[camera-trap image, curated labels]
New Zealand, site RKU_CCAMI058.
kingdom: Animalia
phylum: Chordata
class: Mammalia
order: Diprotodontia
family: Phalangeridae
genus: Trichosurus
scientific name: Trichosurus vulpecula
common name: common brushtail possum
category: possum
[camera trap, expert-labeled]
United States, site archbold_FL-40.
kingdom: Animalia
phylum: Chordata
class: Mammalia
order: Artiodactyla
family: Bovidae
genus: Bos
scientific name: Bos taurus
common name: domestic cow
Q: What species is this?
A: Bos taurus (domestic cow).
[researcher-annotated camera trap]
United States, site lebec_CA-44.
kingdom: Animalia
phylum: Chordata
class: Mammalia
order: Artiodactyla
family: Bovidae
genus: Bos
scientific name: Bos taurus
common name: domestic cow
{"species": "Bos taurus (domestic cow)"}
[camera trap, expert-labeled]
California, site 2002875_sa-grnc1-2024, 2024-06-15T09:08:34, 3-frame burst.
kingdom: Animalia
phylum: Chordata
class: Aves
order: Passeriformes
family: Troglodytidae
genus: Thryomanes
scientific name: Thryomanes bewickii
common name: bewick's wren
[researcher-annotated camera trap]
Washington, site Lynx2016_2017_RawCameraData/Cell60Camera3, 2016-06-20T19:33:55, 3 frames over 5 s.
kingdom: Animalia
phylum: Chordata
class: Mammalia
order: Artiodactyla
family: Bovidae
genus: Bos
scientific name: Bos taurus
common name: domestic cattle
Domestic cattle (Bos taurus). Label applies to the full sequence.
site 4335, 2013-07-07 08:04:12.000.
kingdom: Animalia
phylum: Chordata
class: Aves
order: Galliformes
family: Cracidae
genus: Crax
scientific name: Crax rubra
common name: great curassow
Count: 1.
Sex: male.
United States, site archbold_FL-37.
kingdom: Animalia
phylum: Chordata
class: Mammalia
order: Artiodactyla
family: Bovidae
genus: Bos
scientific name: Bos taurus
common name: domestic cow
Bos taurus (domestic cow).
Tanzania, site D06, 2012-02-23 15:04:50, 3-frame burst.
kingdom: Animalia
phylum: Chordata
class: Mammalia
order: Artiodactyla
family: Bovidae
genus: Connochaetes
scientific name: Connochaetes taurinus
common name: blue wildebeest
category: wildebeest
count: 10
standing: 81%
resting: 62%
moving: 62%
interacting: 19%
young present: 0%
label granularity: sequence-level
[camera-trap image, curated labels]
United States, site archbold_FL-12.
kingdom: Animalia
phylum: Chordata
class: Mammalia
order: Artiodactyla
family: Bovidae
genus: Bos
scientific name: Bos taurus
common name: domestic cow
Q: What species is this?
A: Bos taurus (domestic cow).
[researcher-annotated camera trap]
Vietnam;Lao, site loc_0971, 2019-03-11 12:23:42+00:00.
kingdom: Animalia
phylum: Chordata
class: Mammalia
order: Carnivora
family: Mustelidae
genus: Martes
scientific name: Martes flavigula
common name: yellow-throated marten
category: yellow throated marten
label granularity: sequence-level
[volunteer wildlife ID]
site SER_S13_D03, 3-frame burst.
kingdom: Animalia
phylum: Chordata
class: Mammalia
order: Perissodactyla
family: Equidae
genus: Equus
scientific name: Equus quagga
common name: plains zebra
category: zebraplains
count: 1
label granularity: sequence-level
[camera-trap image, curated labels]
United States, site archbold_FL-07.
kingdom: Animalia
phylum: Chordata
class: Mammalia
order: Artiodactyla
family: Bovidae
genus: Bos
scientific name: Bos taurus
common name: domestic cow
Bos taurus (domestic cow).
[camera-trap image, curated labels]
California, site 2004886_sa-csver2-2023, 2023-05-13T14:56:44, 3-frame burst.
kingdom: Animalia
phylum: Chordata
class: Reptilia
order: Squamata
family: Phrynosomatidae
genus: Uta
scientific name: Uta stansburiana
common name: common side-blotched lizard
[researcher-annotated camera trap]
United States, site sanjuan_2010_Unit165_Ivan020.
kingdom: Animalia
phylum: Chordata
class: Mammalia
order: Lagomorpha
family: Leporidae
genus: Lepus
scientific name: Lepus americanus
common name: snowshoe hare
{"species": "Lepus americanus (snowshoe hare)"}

Instructions for the task:
The records shown above are to be copied exactly, every one of them.

Answer box:
[camera-trap image, curated labels]
New Zealand, site RKU_CCAMI058.
kingdom: Animalia
phylum: Chordata
class: Mammalia
order: Diprotodontia
family: Phalangeridae
genus: Trichosurus
scientific name: Trichosurus vulpecula
common name: common brushtail possum
category: possum
[camera trap, expert-labeled]
United States, site archbold_FL-40.
kingdom: Animalia
phylum: Chordata
class: Mammalia
order: Artiodactyla
family: Bovidae
genus: Bos
scientific name: Bos taurus
common name: domestic cow
Q: What species is this?
A: Bos taurus (domestic cow).
[researcher-annotated camera trap]
United States, site lebec_CA-44.
kingdom: Animalia
phylum: Chordata
class: Mammalia
order: Artiodactyla
family: Bovidae
genus: Bos
scientific name: Bos taurus
common name: domestic cow
{"species": "Bos taurus (domestic cow)"}
[camera trap, expert-labeled]
California, site 2002875_sa-grnc1-2024, 2024-06-15T09:08:34, 3-frame burst.
kingdom: Animalia
phylum: Chordata
class: Aves
order: Passeriformes
family: Troglodytidae
genus: Thryomanes
scientific name: Thryomanes bewickii
common name: bewick's wren
[researcher-annotated camera trap]
Washington, site Lynx2016_2017_RawCameraData/Cell60Camera3, 2016-06-20T19:33:55, 3 frames over 5 s.
kingdom: Animalia
phylum: Chordata
class: Mammalia
order: Artiodactyla
family: Bovidae
genus: Bos
scientific name: Bos taurus
common name: domestic cattle
Domestic cattle (Bos taurus). Label applies to the full sequence.
site 4335, 2013-07-07 08:04:12.000.
kingdom: Animalia
phylum: Chordata
class: Aves
order: Galliformes
family: Cracidae
genus: Crax
scientific name: Crax rubra
common name: great curassow
Count: 1.
Sex: male.
United States, site archbold_FL-37.
kingdom: Animalia
phylum: Chordata
class: Mammalia
order: Artiodactyla
family: Bovidae
genus: Bos
scientific name: Bos taurus
common name: domestic cow
Bos taurus (domestic cow).
Tanzania, site D06, 2012-02-23 15:04:50, 3-frame burst.
kingdom: Animalia
phylum: Chordata
class: Mammalia
order: Artiodactyla
family: Bovidae
genus: Connochaetes
scientific name: Connochaetes taurinus
common name: blue wildebeest
category: wildebeest
count: 10
standing: 81%
resting: 62%
moving: 62%
interacting: 19%
young present: 0%
label granularity: sequence-level
[camera-trap image, curated labels]
United States, site archbold_FL-12.
kingdom: Animalia
phylum: Chordata
class: Mammalia
order: Artiodactyla
family: Bovidae
genus: Bos
scientific name: Bos taurus
common name: domestic cow
Q: What species is this?
A: Bos taurus (domestic cow).
[researcher-annotated camera trap]
Vietnam;Lao, site loc_0971, 2019-03-11 12:23:42+00:00.
kingdom: Animalia
phylum: Chordata
class: Mammalia
order: Carnivora
family: Mustelidae
genus: Martes
scientific name: Martes flavigula
common name: yellow-throated marten
category: yellow throated marten
label granularity: sequence-level
[volunteer wildlife ID]
site SER_S13_D03, 3-frame burst.
kingdom: Animalia
phylum: Chordata
class: Mammalia
order: Perissodactyla
family: Equidae
genus: Equus
scientific name: Equus quagga
common name: plains zebra
category: zebraplains
count: 1
label granularity: sequence-level
[camera-trap image, curated labels]
United States, site archbold_FL-07.
kingdom: Animalia
phylum: Chordata
class: Mammalia
order: Artiodactyla
family: Bovidae
genus: Bos
scientific name: Bos taurus
common name: domestic cow
Bos taurus (domestic cow).
[camera-trap image, curated labels]
California, site 2004886_sa-csver2-2023, 2023-05-13T14:56:44, 3-frame burst.
kingdom: Animalia
phylum: Chordata
class: Reptilia
order: Squamata
family: Phrynosomatidae
genus: Uta
scientific name: Uta stansburiana
common name: common side-blotched lizard
[researcher-annotated camera trap]
United States, site sanjuan_2010_Unit165_Ivan020.
kingdom: Animalia
phylum: Chordata
class: Mammalia
order: Lagomorpha
family: Leporidae
genus: Lepus
scientific name: Lepus americanus
common name: snowshoe hare
{"species": "Lepus americanus (snowshoe hare)"}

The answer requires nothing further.